Usually, we can choose \(\underline{\beta}_0\) to be a vector of zeros, which corresponds to a prior belief that the predictors have no effect on the response variable. Or, \(\underline{\beta}_0\) can be set to the least squares estimates \(\underline{\widehat{\beta}}_{OLS}\), which corresponds to a prior belief that the parameters are likely to be close to the least squares estimates.

Note: Setting \(\underline{\beta}_0\) to the least squares estimates is against the Bayesian principle of not using the data to inform the prior distribution. However, it can be a reasonable choice in practice when we want to use a weakly informative prior that is centered around a reasonable estimate of the parameters.

The choice of \(\Sigma_0\) can be guided by the desired level of informativeness of the prior.
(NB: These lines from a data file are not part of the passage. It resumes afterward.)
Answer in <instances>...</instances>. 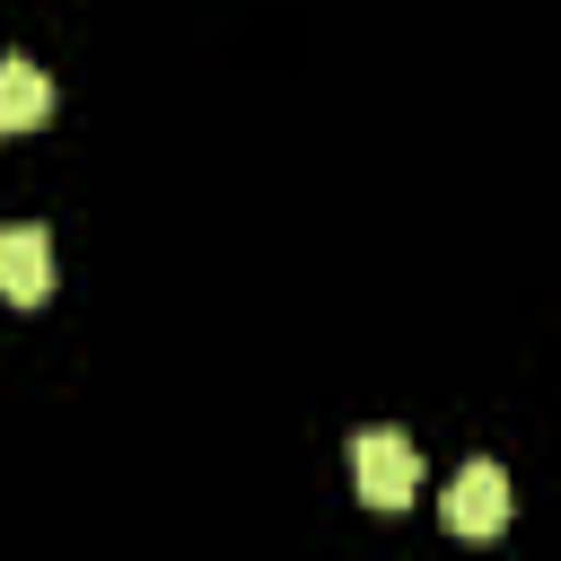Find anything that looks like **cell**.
<instances>
[{
    "instance_id": "1",
    "label": "cell",
    "mask_w": 561,
    "mask_h": 561,
    "mask_svg": "<svg viewBox=\"0 0 561 561\" xmlns=\"http://www.w3.org/2000/svg\"><path fill=\"white\" fill-rule=\"evenodd\" d=\"M351 491L368 508H412L421 500V447L403 430H359L351 438Z\"/></svg>"
},
{
    "instance_id": "2",
    "label": "cell",
    "mask_w": 561,
    "mask_h": 561,
    "mask_svg": "<svg viewBox=\"0 0 561 561\" xmlns=\"http://www.w3.org/2000/svg\"><path fill=\"white\" fill-rule=\"evenodd\" d=\"M438 517H447V535H500L508 526V473L491 465V456H473V465H456V482L438 491Z\"/></svg>"
},
{
    "instance_id": "3",
    "label": "cell",
    "mask_w": 561,
    "mask_h": 561,
    "mask_svg": "<svg viewBox=\"0 0 561 561\" xmlns=\"http://www.w3.org/2000/svg\"><path fill=\"white\" fill-rule=\"evenodd\" d=\"M44 289H53V237L35 219L0 228V298L9 307H44Z\"/></svg>"
},
{
    "instance_id": "4",
    "label": "cell",
    "mask_w": 561,
    "mask_h": 561,
    "mask_svg": "<svg viewBox=\"0 0 561 561\" xmlns=\"http://www.w3.org/2000/svg\"><path fill=\"white\" fill-rule=\"evenodd\" d=\"M53 114V79L26 53H0V131H35Z\"/></svg>"
}]
</instances>
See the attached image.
A common choice is to set \(\Sigma_0\) to a diagonal matrix with large values on the diagonal, which corresponds to a weakly informative prior that allows for a wide range of possible values for the parameters.

Alternatively, for the sake of computational convenience there are two common choices for \(\Sigma_0\):

Unit information prior (UIP)
Zellner’s \(g\)-prior

Unit information prior (UIP)

Idea: choose \(\Sigma_0\) such that the prior distribution of \(\underline{\beta}\) has the same amount of information as one data point.

The data precision is given by \(\frac{1}{\sigma^2} \underline{X}^T \underline{X}\), which is the inverse of the variance of the least squares estimator. The information from one data point is just 1/n of the total information from the data, so we want the prior precision to be \(\frac{1}{n} \frac{1}{\sigma^2} \underline{X}^T \underline{X}\). Therefore, we set \(\Sigma_0\) to be the inverse of this prior precision:

\[ \Sigma_0 = n \sigma^2 (\underline{X}^T \underline{X})^{-1}. \]

We will consider Zellner’s \(g\)-prior in the next lecture, which is a generalization of the unit information prior that allows for a tunable parameter \(g\) to control the informativeness of the prior. It has an additional advantage that it leads to a closed-form expression for the marginal likelihood \(p(\underline{y} \mid \underline{X})\), which can be useful for model comparison and selection.